Task brief -
The entries below should be quoted exactly, with no pictures carried over.

--- BEGIN Input rows ---

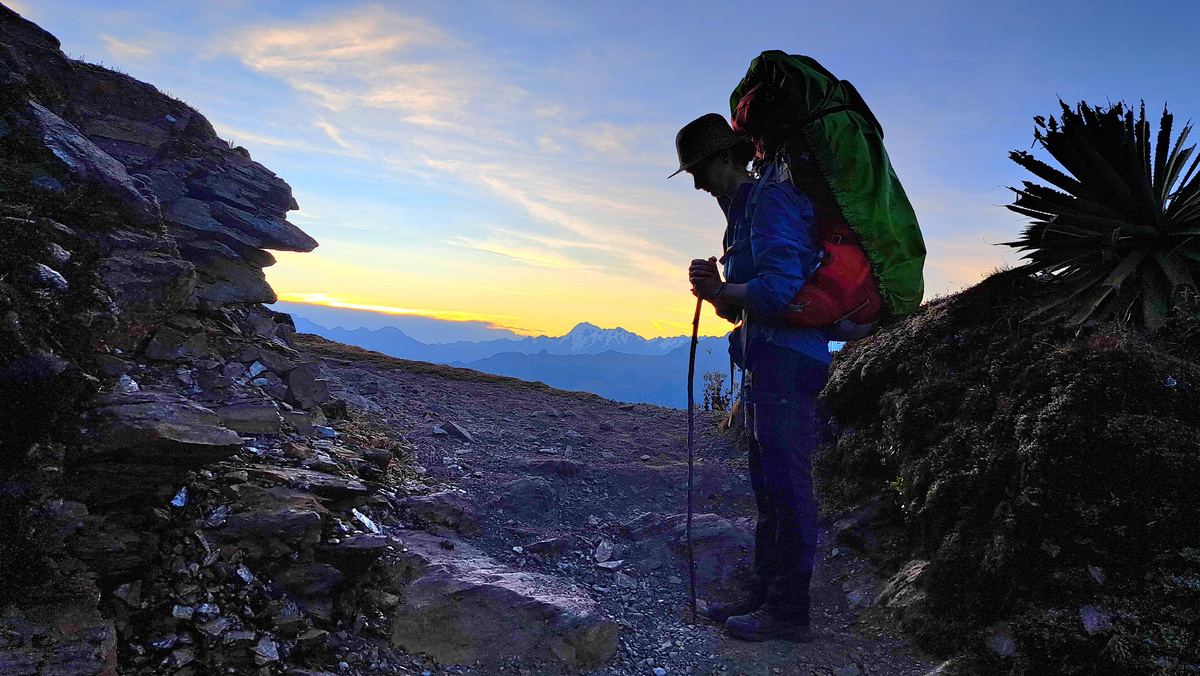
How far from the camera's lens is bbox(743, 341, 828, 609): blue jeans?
374cm

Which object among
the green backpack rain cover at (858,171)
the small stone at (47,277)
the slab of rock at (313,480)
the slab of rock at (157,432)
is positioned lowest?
the slab of rock at (313,480)

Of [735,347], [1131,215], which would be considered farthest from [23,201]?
[1131,215]

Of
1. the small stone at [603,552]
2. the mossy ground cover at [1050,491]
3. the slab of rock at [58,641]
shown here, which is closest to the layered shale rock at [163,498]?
the slab of rock at [58,641]

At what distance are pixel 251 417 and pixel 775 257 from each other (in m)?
4.15

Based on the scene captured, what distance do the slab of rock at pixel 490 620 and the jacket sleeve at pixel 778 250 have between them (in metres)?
2.40

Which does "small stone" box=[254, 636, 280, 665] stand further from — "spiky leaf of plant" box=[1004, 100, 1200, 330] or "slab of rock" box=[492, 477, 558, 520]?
"spiky leaf of plant" box=[1004, 100, 1200, 330]

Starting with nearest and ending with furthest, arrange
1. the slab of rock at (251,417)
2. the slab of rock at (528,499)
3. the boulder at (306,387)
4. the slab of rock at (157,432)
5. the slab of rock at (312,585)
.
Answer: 1. the slab of rock at (157,432)
2. the slab of rock at (312,585)
3. the slab of rock at (251,417)
4. the slab of rock at (528,499)
5. the boulder at (306,387)

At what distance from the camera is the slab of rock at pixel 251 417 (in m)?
4.41

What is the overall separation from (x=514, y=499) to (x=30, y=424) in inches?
145

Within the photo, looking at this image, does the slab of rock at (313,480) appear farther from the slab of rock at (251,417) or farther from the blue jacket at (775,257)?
the blue jacket at (775,257)

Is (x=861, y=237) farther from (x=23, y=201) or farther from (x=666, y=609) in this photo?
(x=23, y=201)

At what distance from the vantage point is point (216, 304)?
5.88m

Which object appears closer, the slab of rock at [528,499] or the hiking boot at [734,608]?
the hiking boot at [734,608]

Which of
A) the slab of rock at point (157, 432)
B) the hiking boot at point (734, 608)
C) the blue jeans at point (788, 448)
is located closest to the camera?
the slab of rock at point (157, 432)
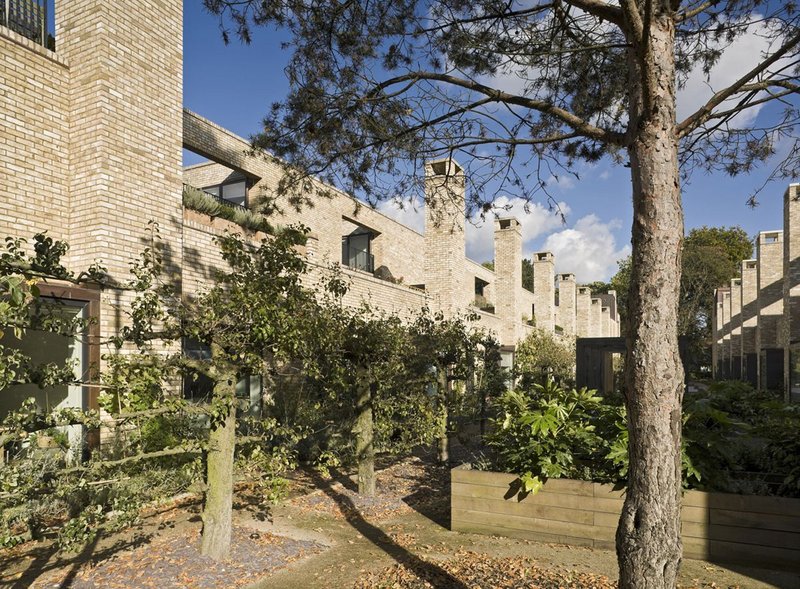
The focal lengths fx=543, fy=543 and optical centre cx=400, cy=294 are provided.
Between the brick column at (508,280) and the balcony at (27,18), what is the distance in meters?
18.7

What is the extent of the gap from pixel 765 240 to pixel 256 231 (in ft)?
75.8

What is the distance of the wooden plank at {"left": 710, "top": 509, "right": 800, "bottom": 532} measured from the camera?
520 cm

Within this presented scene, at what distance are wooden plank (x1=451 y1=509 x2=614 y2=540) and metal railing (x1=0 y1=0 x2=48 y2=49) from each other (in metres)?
9.14

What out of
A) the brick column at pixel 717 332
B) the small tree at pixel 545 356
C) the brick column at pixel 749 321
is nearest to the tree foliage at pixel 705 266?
the brick column at pixel 717 332

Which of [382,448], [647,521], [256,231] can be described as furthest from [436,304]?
[647,521]

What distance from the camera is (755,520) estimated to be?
532 centimetres

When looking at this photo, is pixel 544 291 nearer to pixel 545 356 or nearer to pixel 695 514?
pixel 545 356

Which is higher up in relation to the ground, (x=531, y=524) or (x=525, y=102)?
(x=525, y=102)

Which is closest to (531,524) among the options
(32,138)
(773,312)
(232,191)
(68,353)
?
(68,353)

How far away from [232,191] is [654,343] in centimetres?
1515

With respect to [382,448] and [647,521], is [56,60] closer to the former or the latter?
[382,448]

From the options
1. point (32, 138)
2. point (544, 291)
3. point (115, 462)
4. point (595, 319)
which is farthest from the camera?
point (595, 319)

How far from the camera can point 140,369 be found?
5.16 meters

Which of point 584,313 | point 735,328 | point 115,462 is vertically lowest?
point 115,462
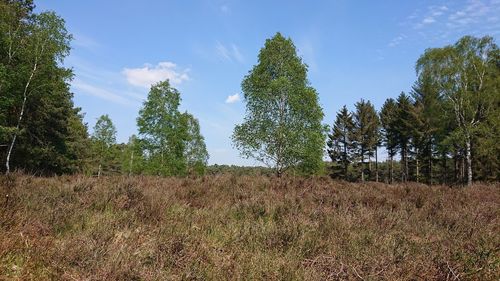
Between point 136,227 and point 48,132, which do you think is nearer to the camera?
point 136,227

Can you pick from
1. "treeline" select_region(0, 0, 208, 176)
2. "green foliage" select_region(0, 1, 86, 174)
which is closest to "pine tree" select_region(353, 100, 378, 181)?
"treeline" select_region(0, 0, 208, 176)

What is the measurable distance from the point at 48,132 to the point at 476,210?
29.8 m

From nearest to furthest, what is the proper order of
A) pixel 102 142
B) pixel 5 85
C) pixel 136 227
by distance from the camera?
pixel 136 227 < pixel 5 85 < pixel 102 142

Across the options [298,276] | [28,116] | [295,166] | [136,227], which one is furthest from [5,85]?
[298,276]

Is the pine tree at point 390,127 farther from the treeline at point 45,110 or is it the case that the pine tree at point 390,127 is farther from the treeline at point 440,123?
the treeline at point 45,110

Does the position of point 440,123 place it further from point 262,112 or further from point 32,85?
point 32,85

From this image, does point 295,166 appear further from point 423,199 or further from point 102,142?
point 102,142

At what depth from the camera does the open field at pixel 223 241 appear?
11.4 feet

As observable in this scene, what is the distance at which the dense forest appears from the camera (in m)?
20.2

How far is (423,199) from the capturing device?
29.3 ft

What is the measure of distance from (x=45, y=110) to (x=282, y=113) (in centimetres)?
1936

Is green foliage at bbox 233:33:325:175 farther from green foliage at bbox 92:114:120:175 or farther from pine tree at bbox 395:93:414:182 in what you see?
green foliage at bbox 92:114:120:175

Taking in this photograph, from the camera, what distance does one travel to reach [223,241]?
188 inches

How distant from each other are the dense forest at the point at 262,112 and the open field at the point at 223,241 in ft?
23.1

--- END Input rows ---

Solution for this task -
How far from the camera's lens is bbox(743, 341, 828, 609): blue jeans?
374cm

Which object among
the green backpack rain cover at (858,171)
the small stone at (47,277)
the slab of rock at (313,480)
the slab of rock at (157,432)
is positioned lowest?
the slab of rock at (313,480)

Of [735,347], [1131,215], which would be considered farthest from [23,201]?
[1131,215]

Of
1. the small stone at [603,552]
2. the mossy ground cover at [1050,491]
3. the slab of rock at [58,641]
shown here, which is closest to the layered shale rock at [163,498]?
the slab of rock at [58,641]

At what distance are pixel 251 417 and pixel 775 257 from each other (in m)?
4.15

Based on the scene captured, what distance do the slab of rock at pixel 490 620 and the jacket sleeve at pixel 778 250 have between them (in metres)?
2.40

Which does "small stone" box=[254, 636, 280, 665] stand further from — "spiky leaf of plant" box=[1004, 100, 1200, 330] or "slab of rock" box=[492, 477, 558, 520]?
"spiky leaf of plant" box=[1004, 100, 1200, 330]

Starting with nearest and ending with furthest, arrange
1. the slab of rock at (251,417)
2. the slab of rock at (528,499)
3. the boulder at (306,387)
4. the slab of rock at (157,432)
5. the slab of rock at (312,585)
.
Answer: 1. the slab of rock at (157,432)
2. the slab of rock at (312,585)
3. the slab of rock at (251,417)
4. the slab of rock at (528,499)
5. the boulder at (306,387)

At what distance from the camera is the slab of rock at pixel 251 417 (in m)?
4.41

What is the overall separation from (x=514, y=499) to (x=30, y=424) in inches?
145

Within the photo, looking at this image, does the slab of rock at (313,480) appear farther from the slab of rock at (251,417) or farther from the blue jacket at (775,257)?
the blue jacket at (775,257)

Is (x=861, y=237) farther from (x=23, y=201) or farther from (x=666, y=609) in this photo?
(x=23, y=201)

At what distance from the vantage point is point (216, 304)?
5.88m

Which object appears closer, the slab of rock at [528,499] or the hiking boot at [734,608]?
the hiking boot at [734,608]

Which of
A) the slab of rock at point (157, 432)
B) the hiking boot at point (734, 608)
C) the blue jeans at point (788, 448)
is located closest to the camera?
the slab of rock at point (157, 432)
The focal lengths fx=543, fy=543 and optical centre cx=400, cy=294 are provided.
Between the brick column at (508,280) and the balcony at (27,18), what is the distance in meters?
18.7

What is the extent of the gap from pixel 765 240 to pixel 256 231 (in ft)?
75.8

What is the distance of the wooden plank at {"left": 710, "top": 509, "right": 800, "bottom": 532} measured from the camera?
520 cm

Within this presented scene, at what distance are wooden plank (x1=451 y1=509 x2=614 y2=540) and metal railing (x1=0 y1=0 x2=48 y2=49) from each other (in metres)?
9.14

What out of
A) the brick column at pixel 717 332
B) the small tree at pixel 545 356
C) the brick column at pixel 749 321
is nearest to the tree foliage at pixel 705 266?
the brick column at pixel 717 332

Which of [382,448], [647,521], [256,231] can be described as furthest from [436,304]?
[647,521]

What distance from the camera is (755,520) estimated to be?
532 centimetres

When looking at this photo, is pixel 544 291 nearer to pixel 545 356 or nearer to pixel 695 514?
pixel 545 356

Which is higher up in relation to the ground, (x=531, y=524) or (x=525, y=102)?
(x=525, y=102)

Which is closest to (531,524) among the options
(32,138)
(773,312)
(232,191)
(68,353)
?
(68,353)

How far away from [232,191] is [654,343] in centimetres?
1515

With respect to [382,448] and [647,521], is [56,60] closer to the former or the latter?
[382,448]

From the options
1. point (32, 138)
2. point (544, 291)
3. point (115, 462)
4. point (595, 319)
which is farthest from the camera?
point (595, 319)

How far from the camera can point 140,369 be found?
5.16 meters

Which of point 584,313 | point 735,328 | point 115,462 is vertically lowest?
point 115,462
Between point 136,227 and point 48,132, which do you think is nearer to the camera?
point 136,227

Can you pick from
1. "treeline" select_region(0, 0, 208, 176)
2. "green foliage" select_region(0, 1, 86, 174)
which is closest to "pine tree" select_region(353, 100, 378, 181)?
"treeline" select_region(0, 0, 208, 176)

What is the measurable distance from the point at 48,132 to the point at 476,210?
29.8 m

From nearest to furthest, what is the proper order of
A) pixel 102 142
B) pixel 5 85
C) pixel 136 227
by distance from the camera?
pixel 136 227 < pixel 5 85 < pixel 102 142

Across the options [298,276] | [28,116] | [295,166] | [136,227], which one is furthest from [5,85]?
[298,276]

Is the pine tree at point 390,127 farther from the treeline at point 45,110 or is it the case that the pine tree at point 390,127 is farther from the treeline at point 440,123?
the treeline at point 45,110

Does the position of point 440,123 place it further from point 262,112 or further from point 32,85?
point 32,85

From this image, does point 295,166 appear further from point 423,199 or further from point 102,142?
point 102,142

At what depth from the camera does the open field at pixel 223 241 appear?
11.4 feet

As observable in this scene, what is the distance at which the dense forest appears from the camera (in m)?
20.2

How far is (423,199) from the capturing device?
29.3 ft

What is the measure of distance from (x=45, y=110) to (x=282, y=113) (in centimetres)?
1936

Is green foliage at bbox 233:33:325:175 farther from green foliage at bbox 92:114:120:175 or farther from pine tree at bbox 395:93:414:182 in what you see?
green foliage at bbox 92:114:120:175

Taking in this photograph, from the camera, what distance does one travel to reach [223,241]?
188 inches

How distant from each other are the dense forest at the point at 262,112 and the open field at the point at 223,241 in ft?
23.1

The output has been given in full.